GOAL OF THE EXERCISE: Copy only those lines which run from the line containing "Asian teen girl using iPad" to the end of the entries below, both inclusive, exactly as written and with no pictures.

══ EXERCISE DATA ══

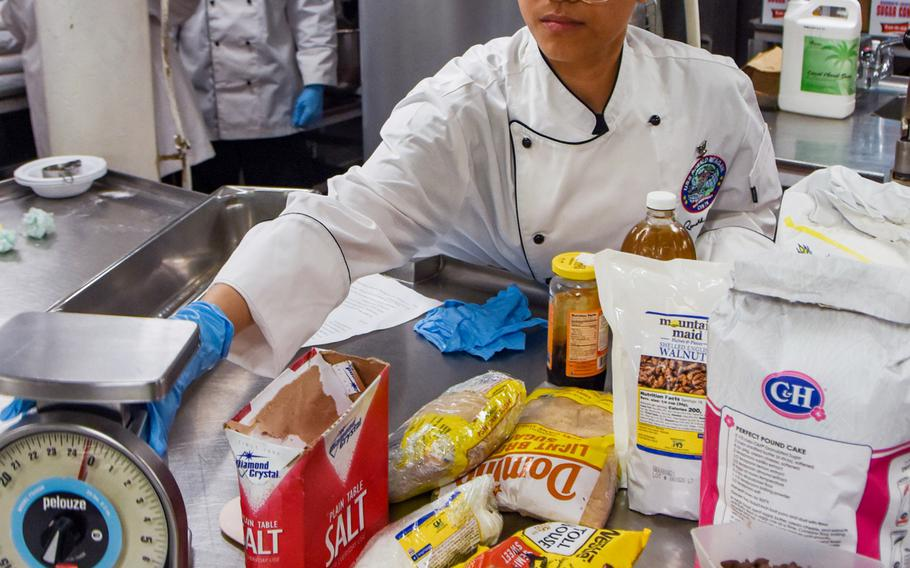 Petty Officer 3rd Class Anna Jenica Moralez prepares ingredients for Nancy Reagan's favorite chocolate chip cookies aboard the USS Ronald Reagan in the Arabian Sea, July 5, 2021. The treats were served July 6, on what would have been the former first lady's 100th birthday.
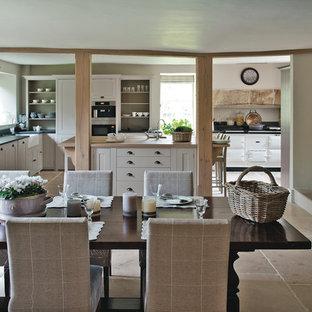 Modelo de comedor de cocina campestre, grande, con suelo de piedra caliza, paredes blancas, chimenea tradicional y marco de chimenea de piedra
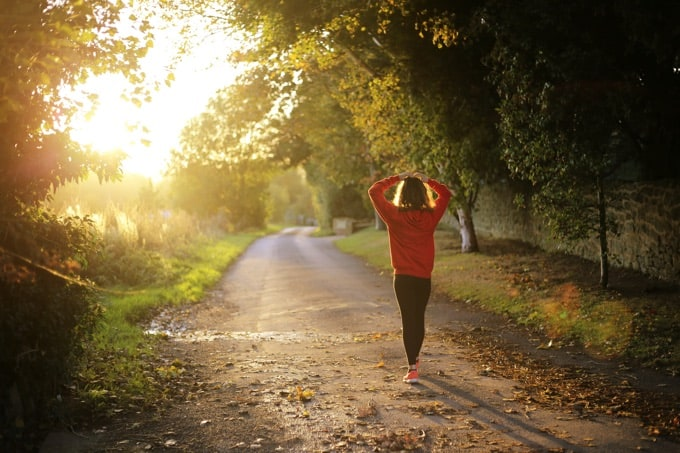 Woman taking an early morning walk on a country road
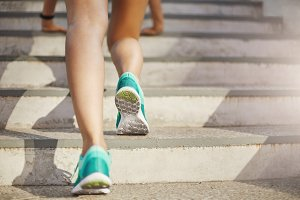 Close up of young woman sporty legs preparing to run upstairs on her everyday urban workout. Healthy lifestyle concept.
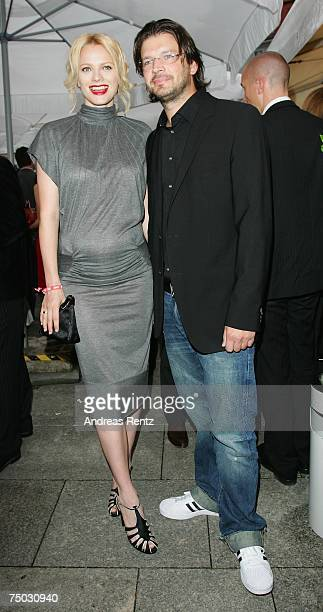 Pregnant German model Franziska Knuppe and her husband Christian Moestl attend the BILD and BAMS summer reception on July 4 2007 in Berlin Germany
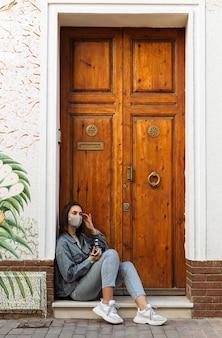 Widok z boku kobiety z maską i aparatem obok drzwi na zewnątrz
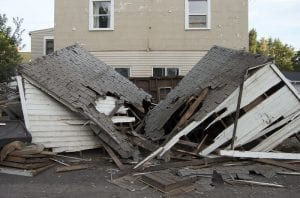 colonias. Stock image shows house collapsed from flood damage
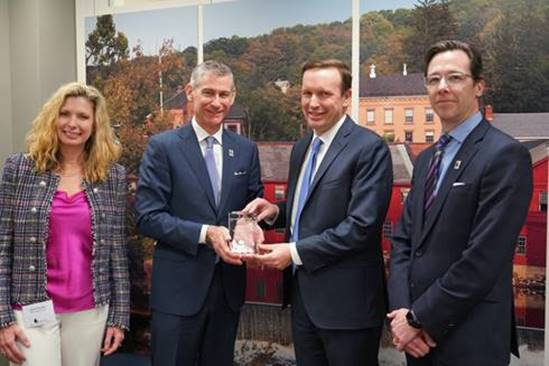 Senator Chris Murphy receives award with Jane Hunter, David Costello and Frank Montie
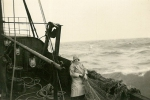 Maurice Dobbelaere met olierok en zuidwester op de Z.511 Normandië (Bouwjaar 1955), author: Onbekend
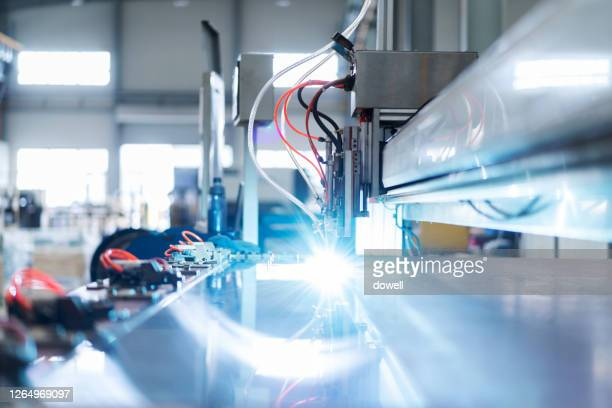 automated drill machine drills on steel sheet - strike industrial action stock pictures, royalty-free photos & images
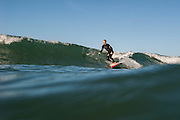 Dave Shively paddlesurfing in Southern California.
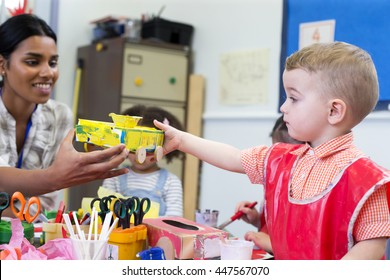 Little boy in nursery showing his teacher the cereal box car he has made.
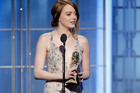 Emma Stone accepting her Golden Globe for La La Land. Photo/AP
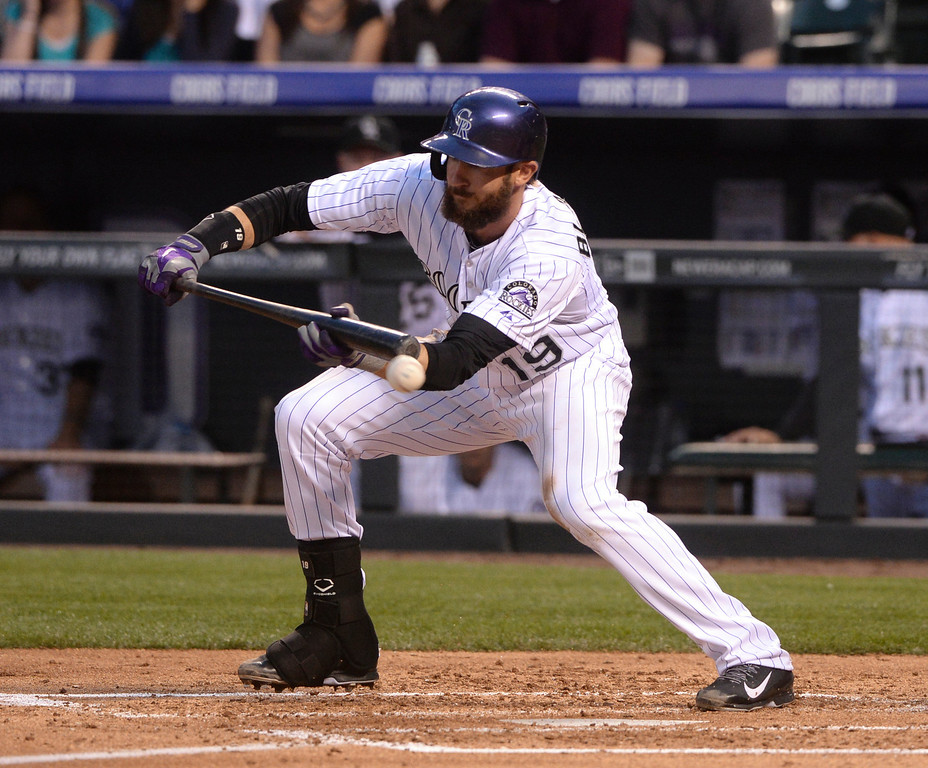 . DENVER, CO - APRIL 18: Colorado batter Charlie Blackmon tried to lay down a bunt in the second inning. It went foul. The Colorado Rockies hosted the Philadelphia Phillies Friday night, April 18, 2014 at Coors Field.  (Photo by Karl Gehring/The Denver Post)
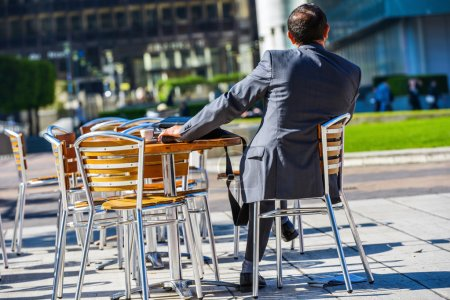 Photo pour Vue arrière de l'homme d'affaires moderne sur la terrasse du café - image libre de droit
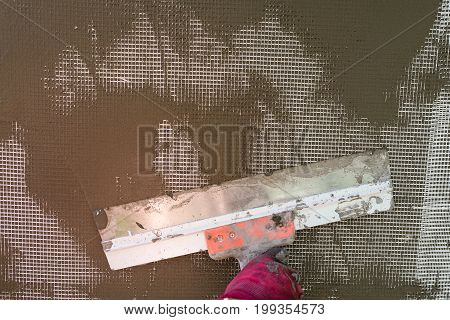 Plastering the wall with a spatula working process close-up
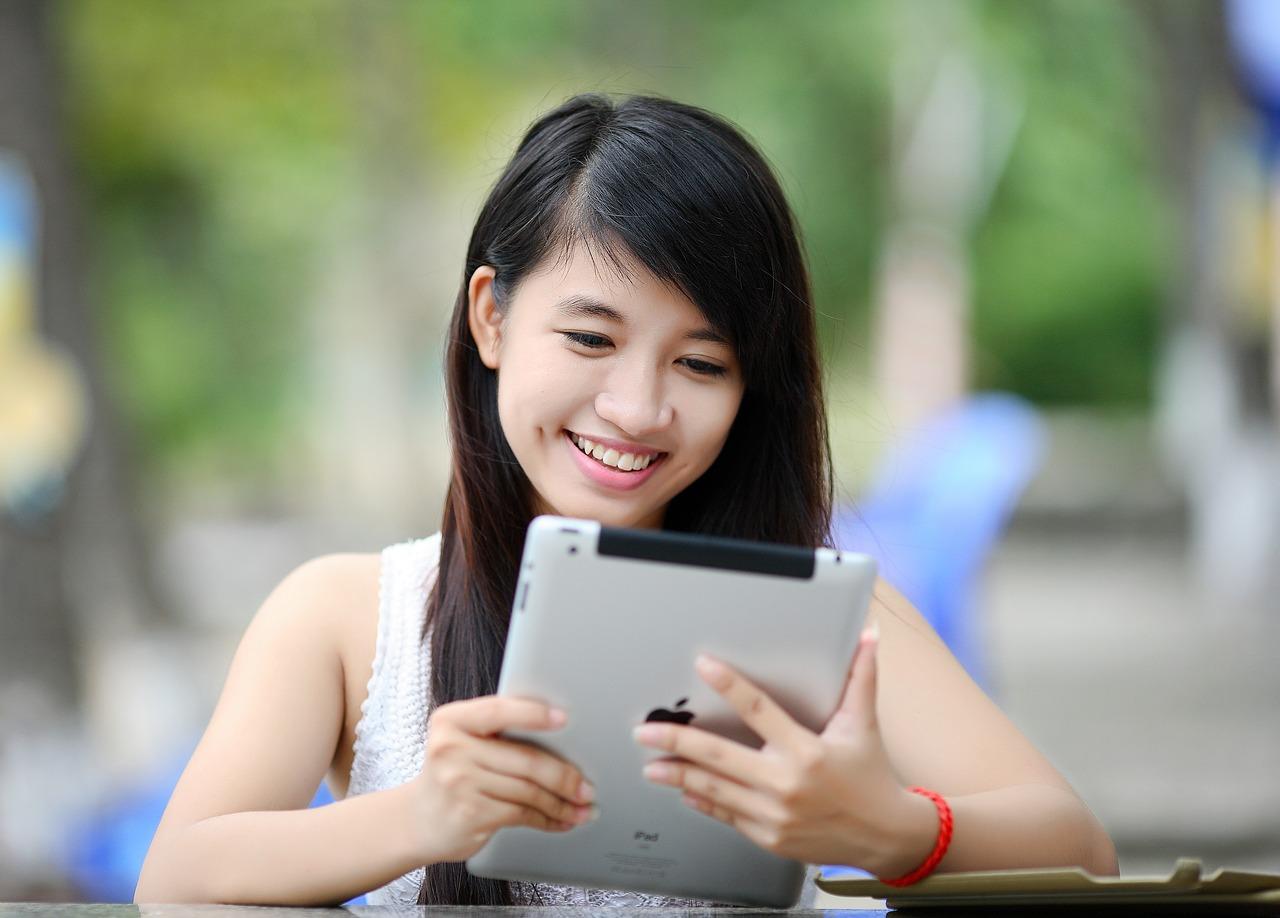 Asian teen girl using iPad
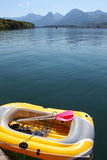 Inflatable boat. Yellow inflatable boat on mountain lake Stock Photos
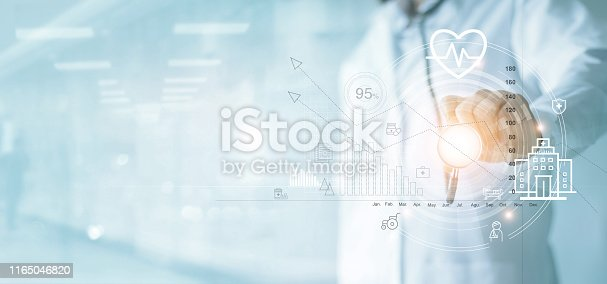 Health Insurance, Healthcare business graph and Medical examination, Doctor with stethoscope pointing at business data growth chart ,Medical and medicine business on hospital background.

═══

RESULT FOR THIS TASK:
 Asian teen girl using iPad
 Inflatable boat. Yellow inflatable boat on mountain lake Stock Photos
 Health Insurance, Healthcare business graph and Medical examination, Doctor with stethoscope pointing at business data growth chart ,Medical and medicine business on hospital background.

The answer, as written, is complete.